Text segment:
━━━━━━
- Directed by: Mikhail Ptashuk
- Written by: Vladimir Bogomolov
- Produced by: Olga Semago Vladimir Semago
- Starring: Yevgeny Mironov Vladislav Galkin
- Cinematography: Vladimir Sporyshkov
- Music by: Alexander Gradsky
- Release date: 4 May 2001;
- Running time: 109 minutes
- Countries: Russia Belarus
- Language: Russian

= In August of 1944 =

2001 film by Michaił Ptašuk

In August 1944 (В августе 44-го…; better known as The Moment of Truth) is a 2001 Russian-Belarusian action film directed by Mikhail Ptashuk.

==Plot==
A Soviet counter-intelligence (SMERSH) team are assigned to track down a group of German spies in Belarus following Operation Bagration as Soviet armies drive into Poland.
━━━━━━
Task input:
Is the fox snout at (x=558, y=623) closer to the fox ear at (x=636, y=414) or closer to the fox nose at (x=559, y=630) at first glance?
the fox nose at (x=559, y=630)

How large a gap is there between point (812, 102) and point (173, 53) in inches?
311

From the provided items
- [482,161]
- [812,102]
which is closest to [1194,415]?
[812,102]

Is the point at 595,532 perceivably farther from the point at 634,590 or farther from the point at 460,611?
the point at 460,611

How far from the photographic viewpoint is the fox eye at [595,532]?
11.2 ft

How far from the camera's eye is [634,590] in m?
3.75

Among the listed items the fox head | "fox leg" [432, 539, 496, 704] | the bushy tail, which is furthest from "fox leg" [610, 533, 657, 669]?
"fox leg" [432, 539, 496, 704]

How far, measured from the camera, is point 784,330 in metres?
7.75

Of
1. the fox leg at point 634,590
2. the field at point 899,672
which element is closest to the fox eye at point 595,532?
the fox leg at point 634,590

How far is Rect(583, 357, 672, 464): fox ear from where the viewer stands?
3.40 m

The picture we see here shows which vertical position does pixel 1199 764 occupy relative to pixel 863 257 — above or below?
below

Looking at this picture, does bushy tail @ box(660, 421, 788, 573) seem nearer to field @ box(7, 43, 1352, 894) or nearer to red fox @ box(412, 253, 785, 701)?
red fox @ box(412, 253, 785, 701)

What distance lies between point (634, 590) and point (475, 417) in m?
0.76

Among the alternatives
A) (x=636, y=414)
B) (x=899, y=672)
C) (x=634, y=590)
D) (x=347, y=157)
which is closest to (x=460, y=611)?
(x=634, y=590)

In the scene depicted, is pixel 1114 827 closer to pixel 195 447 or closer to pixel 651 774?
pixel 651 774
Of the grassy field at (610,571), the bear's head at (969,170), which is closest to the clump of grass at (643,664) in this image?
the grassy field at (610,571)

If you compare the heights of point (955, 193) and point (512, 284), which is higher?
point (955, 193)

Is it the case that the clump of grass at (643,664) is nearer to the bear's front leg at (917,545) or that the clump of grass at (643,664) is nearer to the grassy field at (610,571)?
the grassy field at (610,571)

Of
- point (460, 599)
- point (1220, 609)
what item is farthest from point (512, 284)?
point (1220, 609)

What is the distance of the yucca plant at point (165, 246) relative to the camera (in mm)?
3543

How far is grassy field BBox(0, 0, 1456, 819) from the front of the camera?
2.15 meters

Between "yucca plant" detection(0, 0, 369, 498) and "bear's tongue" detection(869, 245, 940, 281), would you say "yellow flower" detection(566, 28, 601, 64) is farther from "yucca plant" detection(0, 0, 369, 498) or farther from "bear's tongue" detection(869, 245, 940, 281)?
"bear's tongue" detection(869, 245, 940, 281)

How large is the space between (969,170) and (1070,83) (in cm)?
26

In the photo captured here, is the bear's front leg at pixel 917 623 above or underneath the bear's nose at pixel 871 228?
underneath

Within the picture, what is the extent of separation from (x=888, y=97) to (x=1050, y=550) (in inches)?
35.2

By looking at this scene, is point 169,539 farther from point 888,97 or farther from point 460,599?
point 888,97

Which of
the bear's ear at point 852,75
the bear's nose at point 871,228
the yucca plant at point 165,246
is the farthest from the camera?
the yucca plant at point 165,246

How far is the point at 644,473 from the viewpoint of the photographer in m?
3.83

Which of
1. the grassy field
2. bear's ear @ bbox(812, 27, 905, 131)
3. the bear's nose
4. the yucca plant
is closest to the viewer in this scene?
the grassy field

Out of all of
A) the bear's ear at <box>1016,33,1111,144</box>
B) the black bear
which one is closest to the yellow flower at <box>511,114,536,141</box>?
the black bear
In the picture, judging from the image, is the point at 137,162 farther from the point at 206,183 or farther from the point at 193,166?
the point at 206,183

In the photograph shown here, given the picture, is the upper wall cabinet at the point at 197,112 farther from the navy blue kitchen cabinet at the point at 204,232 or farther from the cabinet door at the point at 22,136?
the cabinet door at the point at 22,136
━━━━━━
Short exercise A: In the film text, reproduce the stretch from "In August 1944" through "drive into Poland." word for word.
Short exercise B: Output the stretch of the records from the line containing "Is it the case" through the line containing "2.15 meters" as a JSON list of strings, one string per line, with blank lines omitted.

Complete answer A:
In August 1944 (В августе 44-го…; better known as The Moment of Truth) is a 2001 Russian-Belarusian action film directed by Mikhail Ptashuk.

==Plot==
A Soviet counter-intelligence (SMERSH) team are assigned to track down a group of German spies in Belarus following Operation Bagration as Soviet armies drive into Poland.

Complete answer B:
[
  "Is it the case that the clump of grass at (643,664) is nearer to the bear's front leg at (917,545) or that the clump of grass at (643,664) is nearer to the grassy field at (610,571)?",
  "the grassy field at (610,571)",
  "Of",
  "- point (460, 599)",
  "- point (1220, 609)",
  "what item is farthest from point (512, 284)?",
  "point (1220, 609)",
  "What is the distance of the yucca plant at point (165, 246) relative to the camera (in mm)?",
  "3543",
  "How far is grassy field BBox(0, 0, 1456, 819) from the front of the camera?",
  "2.15 meters"
]